**Provided records:**
**********

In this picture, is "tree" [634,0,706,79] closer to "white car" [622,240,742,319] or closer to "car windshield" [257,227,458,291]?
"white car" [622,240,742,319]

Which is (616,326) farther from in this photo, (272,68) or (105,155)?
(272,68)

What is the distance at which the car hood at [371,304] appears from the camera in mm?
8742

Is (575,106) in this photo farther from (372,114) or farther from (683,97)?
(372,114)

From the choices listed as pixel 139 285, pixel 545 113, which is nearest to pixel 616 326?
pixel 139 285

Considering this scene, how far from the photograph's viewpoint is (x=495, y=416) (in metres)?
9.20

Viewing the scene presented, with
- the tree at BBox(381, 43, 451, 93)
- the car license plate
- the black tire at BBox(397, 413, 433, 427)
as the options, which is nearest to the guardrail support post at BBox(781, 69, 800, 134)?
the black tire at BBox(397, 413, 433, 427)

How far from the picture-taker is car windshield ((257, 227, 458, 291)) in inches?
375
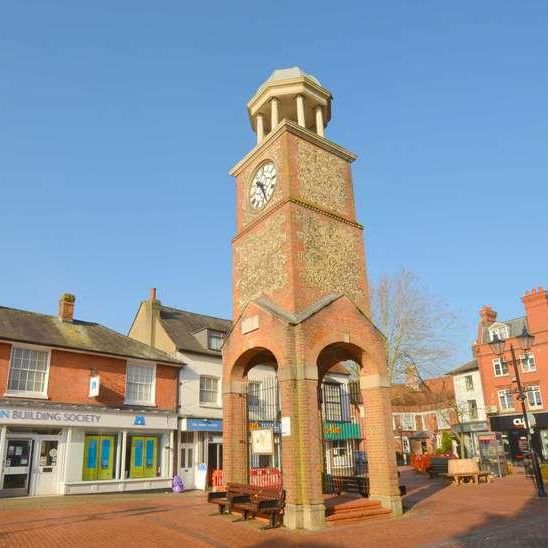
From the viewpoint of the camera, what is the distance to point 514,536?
30.3 ft

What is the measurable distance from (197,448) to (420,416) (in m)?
37.6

**********

Copy out everything from the line containing "How far from the picture-taker" down to the end of the records, word for word. Leave the pictures out.

How far from the picture-taker is car windshield ((257, 227, 458, 291)) in inches?
375
From the viewpoint of the camera, what is the distance to point 514,536?
30.3 ft

What is the measurable distance from (197,448) to (420,416) (in m)?
37.6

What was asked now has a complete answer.